## The data
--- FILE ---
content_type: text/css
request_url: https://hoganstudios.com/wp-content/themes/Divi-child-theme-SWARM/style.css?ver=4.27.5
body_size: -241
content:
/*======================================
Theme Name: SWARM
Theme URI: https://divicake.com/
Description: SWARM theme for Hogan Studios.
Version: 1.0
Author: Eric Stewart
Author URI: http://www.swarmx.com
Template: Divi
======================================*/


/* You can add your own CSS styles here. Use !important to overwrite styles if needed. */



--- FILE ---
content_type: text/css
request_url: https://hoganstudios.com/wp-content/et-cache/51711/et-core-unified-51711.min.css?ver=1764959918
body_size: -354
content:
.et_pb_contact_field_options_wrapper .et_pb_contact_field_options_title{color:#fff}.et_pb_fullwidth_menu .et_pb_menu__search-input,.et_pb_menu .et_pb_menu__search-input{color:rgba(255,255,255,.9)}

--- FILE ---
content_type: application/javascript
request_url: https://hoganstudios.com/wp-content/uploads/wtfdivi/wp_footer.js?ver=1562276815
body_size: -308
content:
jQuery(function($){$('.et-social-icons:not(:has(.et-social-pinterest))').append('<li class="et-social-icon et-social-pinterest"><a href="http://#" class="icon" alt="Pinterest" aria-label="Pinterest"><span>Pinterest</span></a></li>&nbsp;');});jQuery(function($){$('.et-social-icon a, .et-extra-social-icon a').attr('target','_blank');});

## Task goal
Above are the records; restate each one exactly.

## Exercise result
--- FILE ---
content_type: text/css
request_url: https://hoganstudios.com/wp-content/themes/Divi-child-theme-SWARM/style.css?ver=4.27.5
body_size: -241
content:
/*======================================
Theme Name: SWARM
Theme URI: https://divicake.com/
Description: SWARM theme for Hogan Studios.
Version: 1.0
Author: Eric Stewart
Author URI: http://www.swarmx.com
Template: Divi
======================================*/


/* You can add your own CSS styles here. Use !important to overwrite styles if needed. */



--- FILE ---
content_type: text/css
request_url: https://hoganstudios.com/wp-content/et-cache/51711/et-core-unified-51711.min.css?ver=1764959918
body_size: -354
content:
.et_pb_contact_field_options_wrapper .et_pb_contact_field_options_title{color:#fff}.et_pb_fullwidth_menu .et_pb_menu__search-input,.et_pb_menu .et_pb_menu__search-input{color:rgba(255,255,255,.9)}

--- FILE ---
content_type: application/javascript
request_url: https://hoganstudios.com/wp-content/uploads/wtfdivi/wp_footer.js?ver=1562276815
body_size: -308
content:
jQuery(function($){$('.et-social-icons:not(:has(.et-social-pinterest))').append('<li class="et-social-icon et-social-pinterest"><a href="http://#" class="icon" alt="Pinterest" aria-label="Pinterest"><span>Pinterest</span></a></li>&nbsp;');});jQuery(function($){$('.et-social-icon a, .et-extra-social-icon a').attr('target','_blank');});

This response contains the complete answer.